* begin Supplied material *

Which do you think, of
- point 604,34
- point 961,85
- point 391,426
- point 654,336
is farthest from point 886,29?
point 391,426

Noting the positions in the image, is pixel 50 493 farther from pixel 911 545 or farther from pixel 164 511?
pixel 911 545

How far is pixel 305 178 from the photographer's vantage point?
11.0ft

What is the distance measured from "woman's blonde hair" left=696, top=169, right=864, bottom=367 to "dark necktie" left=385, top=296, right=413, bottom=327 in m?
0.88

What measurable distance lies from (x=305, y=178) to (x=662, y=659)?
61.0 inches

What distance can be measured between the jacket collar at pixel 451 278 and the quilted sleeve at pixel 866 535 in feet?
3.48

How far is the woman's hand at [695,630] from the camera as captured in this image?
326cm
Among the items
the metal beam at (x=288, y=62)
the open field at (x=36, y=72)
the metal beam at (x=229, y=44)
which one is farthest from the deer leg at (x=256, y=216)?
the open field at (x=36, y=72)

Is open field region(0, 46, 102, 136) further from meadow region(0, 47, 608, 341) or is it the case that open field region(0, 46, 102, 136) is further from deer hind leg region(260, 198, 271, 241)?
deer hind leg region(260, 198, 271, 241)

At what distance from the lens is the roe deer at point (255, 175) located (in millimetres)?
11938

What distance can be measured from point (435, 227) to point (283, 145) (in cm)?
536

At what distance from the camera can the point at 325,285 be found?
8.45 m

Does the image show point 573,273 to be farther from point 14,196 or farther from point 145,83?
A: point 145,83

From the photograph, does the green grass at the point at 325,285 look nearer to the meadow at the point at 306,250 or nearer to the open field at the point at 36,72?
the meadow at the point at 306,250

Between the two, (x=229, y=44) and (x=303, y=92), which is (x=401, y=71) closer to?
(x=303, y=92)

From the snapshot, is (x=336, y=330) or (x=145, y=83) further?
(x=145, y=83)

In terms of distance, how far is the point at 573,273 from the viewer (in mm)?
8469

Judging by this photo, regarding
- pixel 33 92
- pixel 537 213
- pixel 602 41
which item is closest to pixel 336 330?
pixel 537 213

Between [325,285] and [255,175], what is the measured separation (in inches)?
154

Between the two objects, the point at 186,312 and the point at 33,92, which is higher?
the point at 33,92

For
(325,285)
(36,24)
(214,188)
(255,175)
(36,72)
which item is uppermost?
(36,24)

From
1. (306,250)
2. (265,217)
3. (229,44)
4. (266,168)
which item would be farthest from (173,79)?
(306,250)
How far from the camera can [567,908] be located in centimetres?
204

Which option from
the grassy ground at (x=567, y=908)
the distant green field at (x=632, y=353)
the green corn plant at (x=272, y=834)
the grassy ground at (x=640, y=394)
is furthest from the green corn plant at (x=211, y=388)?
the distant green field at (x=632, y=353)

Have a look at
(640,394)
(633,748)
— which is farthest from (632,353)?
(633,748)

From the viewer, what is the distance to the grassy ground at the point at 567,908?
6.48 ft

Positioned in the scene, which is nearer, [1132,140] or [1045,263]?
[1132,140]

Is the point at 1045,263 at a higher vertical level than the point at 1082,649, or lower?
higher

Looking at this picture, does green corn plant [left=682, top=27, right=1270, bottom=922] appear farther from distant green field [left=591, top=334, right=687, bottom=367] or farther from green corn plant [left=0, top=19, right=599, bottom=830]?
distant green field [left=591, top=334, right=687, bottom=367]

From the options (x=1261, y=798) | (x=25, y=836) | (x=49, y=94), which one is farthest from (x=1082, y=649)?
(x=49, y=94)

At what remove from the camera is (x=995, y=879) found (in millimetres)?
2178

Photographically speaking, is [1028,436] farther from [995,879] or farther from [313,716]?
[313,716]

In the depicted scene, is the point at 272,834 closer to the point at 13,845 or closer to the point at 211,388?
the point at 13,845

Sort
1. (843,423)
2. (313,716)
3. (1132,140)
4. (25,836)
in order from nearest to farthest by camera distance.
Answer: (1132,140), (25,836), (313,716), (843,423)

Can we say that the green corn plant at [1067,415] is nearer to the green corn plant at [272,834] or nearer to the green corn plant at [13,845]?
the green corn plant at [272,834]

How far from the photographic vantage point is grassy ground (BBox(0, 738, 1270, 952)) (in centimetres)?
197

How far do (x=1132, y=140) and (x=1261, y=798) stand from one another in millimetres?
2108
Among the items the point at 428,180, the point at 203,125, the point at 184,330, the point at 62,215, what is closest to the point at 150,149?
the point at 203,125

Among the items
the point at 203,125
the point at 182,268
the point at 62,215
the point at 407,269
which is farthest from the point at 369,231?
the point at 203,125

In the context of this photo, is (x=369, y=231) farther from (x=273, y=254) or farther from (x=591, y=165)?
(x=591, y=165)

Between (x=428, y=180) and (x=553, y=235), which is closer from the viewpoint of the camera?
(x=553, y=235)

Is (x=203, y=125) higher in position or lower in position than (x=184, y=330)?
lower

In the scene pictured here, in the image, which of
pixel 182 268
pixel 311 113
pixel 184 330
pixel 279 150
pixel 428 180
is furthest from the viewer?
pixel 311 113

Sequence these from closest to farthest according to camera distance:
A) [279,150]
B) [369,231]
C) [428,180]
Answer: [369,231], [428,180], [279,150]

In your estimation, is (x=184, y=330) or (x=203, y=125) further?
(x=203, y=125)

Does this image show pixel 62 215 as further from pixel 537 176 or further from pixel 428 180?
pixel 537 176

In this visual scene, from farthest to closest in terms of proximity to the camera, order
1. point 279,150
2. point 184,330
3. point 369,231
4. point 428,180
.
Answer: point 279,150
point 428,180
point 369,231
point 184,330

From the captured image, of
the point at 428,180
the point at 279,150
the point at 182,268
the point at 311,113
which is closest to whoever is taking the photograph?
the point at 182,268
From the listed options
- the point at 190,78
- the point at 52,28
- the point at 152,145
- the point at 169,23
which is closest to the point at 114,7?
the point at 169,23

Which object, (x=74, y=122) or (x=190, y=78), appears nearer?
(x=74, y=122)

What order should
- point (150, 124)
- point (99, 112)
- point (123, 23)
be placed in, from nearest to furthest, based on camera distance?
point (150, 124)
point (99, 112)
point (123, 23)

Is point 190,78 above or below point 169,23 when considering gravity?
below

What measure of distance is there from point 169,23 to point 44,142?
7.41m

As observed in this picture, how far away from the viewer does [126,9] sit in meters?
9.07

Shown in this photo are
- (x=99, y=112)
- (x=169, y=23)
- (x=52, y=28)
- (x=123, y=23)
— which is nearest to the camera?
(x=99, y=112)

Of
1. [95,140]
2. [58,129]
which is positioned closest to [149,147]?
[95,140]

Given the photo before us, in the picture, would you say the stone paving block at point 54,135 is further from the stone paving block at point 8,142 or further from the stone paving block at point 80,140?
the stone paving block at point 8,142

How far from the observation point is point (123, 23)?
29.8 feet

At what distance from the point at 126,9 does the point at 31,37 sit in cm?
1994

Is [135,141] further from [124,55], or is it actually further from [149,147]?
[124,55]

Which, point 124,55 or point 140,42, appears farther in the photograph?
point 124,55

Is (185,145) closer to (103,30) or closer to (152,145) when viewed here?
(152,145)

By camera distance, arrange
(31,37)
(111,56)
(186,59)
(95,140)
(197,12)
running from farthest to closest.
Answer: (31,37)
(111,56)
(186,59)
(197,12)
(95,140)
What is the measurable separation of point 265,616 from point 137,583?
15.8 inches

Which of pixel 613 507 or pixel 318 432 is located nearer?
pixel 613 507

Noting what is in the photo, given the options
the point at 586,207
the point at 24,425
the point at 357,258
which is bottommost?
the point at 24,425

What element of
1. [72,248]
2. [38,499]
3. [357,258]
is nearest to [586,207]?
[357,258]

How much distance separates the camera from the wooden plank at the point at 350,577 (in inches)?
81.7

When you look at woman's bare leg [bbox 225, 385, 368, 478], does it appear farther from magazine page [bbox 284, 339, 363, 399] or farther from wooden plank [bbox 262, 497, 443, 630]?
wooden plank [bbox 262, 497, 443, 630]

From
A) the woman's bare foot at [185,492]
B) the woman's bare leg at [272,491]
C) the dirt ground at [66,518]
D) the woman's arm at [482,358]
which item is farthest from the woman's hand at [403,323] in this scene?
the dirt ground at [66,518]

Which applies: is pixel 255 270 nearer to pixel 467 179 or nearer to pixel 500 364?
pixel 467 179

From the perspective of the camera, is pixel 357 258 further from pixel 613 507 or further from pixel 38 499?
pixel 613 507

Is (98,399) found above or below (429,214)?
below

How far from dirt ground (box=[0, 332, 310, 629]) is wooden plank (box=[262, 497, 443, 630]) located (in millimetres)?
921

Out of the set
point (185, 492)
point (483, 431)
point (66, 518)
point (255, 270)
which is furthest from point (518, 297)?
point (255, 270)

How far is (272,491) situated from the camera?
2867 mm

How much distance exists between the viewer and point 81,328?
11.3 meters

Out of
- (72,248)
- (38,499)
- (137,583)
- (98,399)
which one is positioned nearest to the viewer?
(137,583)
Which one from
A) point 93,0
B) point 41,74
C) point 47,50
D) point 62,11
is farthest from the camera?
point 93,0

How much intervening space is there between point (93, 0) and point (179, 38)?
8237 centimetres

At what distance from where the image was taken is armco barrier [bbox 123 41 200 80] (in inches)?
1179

* end Supplied material *

Copy out the records from the line containing "What distance can be measured from" through the line containing "A: point 145,83", word for word, including both of those lines.

• **Worked answer**:
What distance can be measured from point (435, 227) to point (283, 145) (in cm)?
536

At what distance from the camera can the point at 325,285 be found?
8.45 m

Does the image show point 573,273 to be farther from point 14,196 or farther from point 145,83?
A: point 145,83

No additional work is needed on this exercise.